No two families are exactly alike, and if they found out they were exactly like their siblings, they’d change so as not to be. We all want to leave our own individual stamp upon the world.

It’s why so often it’s hard for farming fathers to leave their farm, either to a bachelor son or to a daughter who is married and farming. They know this means eventually there’s going to be another name on the mailbox, another name used to refer to the land they used to own or farm, and their memory will fade. Give ‘Farm Dad’ a son who farms with him and grandkids who love farming, and that would satisfy 90% of the men out there.

Life well lived!

My best advice would be to sit down and have a family business meeting and get these three talking about what they really think or they really feel.

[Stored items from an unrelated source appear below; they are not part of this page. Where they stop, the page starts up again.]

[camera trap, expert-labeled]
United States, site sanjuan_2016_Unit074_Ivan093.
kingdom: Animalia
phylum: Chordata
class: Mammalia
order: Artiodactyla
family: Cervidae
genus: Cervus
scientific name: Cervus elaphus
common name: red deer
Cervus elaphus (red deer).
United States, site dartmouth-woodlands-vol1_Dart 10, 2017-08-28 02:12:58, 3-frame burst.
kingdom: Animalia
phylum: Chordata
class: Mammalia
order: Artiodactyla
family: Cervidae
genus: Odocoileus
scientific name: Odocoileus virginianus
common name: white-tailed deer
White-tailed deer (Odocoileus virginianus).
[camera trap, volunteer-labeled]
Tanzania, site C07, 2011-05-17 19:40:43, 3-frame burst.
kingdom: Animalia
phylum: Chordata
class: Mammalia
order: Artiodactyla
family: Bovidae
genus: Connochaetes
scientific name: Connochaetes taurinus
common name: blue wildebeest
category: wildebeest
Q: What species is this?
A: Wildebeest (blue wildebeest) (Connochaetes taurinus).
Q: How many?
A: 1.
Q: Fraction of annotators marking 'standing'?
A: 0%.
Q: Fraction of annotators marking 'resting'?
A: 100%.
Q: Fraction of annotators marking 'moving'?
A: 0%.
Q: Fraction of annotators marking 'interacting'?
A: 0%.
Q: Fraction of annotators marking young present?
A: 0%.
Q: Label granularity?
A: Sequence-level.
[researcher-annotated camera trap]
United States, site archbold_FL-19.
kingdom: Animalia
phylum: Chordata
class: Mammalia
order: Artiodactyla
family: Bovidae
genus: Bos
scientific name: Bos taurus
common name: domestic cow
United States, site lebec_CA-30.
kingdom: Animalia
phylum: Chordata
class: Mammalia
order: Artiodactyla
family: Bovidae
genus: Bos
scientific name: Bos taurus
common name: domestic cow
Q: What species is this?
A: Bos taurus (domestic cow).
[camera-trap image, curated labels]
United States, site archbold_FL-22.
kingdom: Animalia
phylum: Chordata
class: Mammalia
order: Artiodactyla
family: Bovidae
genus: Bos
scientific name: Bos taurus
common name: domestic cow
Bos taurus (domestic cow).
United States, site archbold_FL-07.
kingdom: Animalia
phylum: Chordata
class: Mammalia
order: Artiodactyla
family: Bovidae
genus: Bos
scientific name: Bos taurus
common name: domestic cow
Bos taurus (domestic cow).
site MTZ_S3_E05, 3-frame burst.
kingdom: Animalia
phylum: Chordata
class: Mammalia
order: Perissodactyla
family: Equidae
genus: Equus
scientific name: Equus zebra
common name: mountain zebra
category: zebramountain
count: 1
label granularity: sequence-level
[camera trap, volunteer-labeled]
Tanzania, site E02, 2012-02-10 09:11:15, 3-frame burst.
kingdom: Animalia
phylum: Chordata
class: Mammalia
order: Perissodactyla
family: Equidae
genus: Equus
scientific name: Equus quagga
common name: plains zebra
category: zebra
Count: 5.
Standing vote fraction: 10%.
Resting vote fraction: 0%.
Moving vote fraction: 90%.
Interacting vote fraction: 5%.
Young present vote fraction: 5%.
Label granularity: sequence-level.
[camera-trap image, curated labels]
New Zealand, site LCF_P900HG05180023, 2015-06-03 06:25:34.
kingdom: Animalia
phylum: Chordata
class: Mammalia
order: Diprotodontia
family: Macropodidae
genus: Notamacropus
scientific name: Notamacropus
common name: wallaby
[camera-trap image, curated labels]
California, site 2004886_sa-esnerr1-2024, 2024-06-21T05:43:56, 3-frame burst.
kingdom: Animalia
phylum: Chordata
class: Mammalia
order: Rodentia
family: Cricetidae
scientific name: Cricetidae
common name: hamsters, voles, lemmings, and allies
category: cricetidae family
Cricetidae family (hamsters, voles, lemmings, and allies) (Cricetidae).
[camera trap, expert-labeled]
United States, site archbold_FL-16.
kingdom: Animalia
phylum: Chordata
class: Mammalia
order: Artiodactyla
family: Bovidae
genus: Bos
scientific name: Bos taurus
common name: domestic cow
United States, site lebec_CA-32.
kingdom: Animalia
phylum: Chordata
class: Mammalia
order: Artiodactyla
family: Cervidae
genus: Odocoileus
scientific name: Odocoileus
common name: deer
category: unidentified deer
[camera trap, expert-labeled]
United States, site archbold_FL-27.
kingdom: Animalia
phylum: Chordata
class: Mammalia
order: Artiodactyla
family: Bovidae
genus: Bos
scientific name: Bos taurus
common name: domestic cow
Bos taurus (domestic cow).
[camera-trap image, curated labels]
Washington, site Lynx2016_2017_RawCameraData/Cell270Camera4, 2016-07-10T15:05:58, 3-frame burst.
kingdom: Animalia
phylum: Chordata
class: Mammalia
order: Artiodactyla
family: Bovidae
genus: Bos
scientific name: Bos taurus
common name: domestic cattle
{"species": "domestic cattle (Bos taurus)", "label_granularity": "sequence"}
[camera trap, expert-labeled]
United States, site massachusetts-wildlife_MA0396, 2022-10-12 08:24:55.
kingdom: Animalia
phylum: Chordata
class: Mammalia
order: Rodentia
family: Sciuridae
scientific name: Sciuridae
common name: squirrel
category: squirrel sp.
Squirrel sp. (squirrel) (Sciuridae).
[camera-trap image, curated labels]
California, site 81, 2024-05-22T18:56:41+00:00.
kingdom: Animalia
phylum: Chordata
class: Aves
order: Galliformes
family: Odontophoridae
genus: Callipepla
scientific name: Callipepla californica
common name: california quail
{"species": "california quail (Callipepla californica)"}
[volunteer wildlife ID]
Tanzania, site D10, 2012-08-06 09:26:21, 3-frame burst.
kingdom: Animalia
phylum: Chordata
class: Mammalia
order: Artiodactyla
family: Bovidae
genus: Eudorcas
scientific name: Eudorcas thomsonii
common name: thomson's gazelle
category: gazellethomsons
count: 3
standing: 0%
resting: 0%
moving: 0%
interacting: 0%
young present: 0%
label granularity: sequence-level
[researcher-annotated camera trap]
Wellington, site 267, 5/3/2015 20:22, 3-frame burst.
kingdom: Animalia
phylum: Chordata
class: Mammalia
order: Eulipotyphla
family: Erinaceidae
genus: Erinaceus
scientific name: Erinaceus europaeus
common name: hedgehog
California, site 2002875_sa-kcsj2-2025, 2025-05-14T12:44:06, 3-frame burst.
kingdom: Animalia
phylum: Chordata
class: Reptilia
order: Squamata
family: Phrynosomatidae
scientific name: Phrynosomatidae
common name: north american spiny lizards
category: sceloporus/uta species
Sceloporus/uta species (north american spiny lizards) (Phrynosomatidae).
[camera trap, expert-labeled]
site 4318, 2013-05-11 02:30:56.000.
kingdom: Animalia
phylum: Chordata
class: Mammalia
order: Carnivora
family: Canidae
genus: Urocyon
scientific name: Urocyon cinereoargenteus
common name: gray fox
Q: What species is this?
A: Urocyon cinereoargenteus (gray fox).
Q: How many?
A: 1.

It sounds like you trust your middle son to handle the business affairs, but you likely don’t know how many decisions you are now making that another son is patiently waiting to take over when you die. To take this away from him just because he doesn’t ‘seem’ interested would be a shame.

On the other hand, if all three prefer to have the middle son make the business decisions necessary for all of the entities, then we can set that down into a business agreement of what he can do, how big of decisions he can make without input, when the others get to vote, etc.

You might also consider putting each entity into a separate LLC so that no liability from one business bleeds over into the others.

To answer your questions, Too Many Irons, I’d have to sit down and talk with all of them together and see what they are really thinking before I could give you a firm answer.

Just when we are pretty sure we know all the way these boys will think and react, we usually find something we’re glad we addressed that ‘pops up’ years later.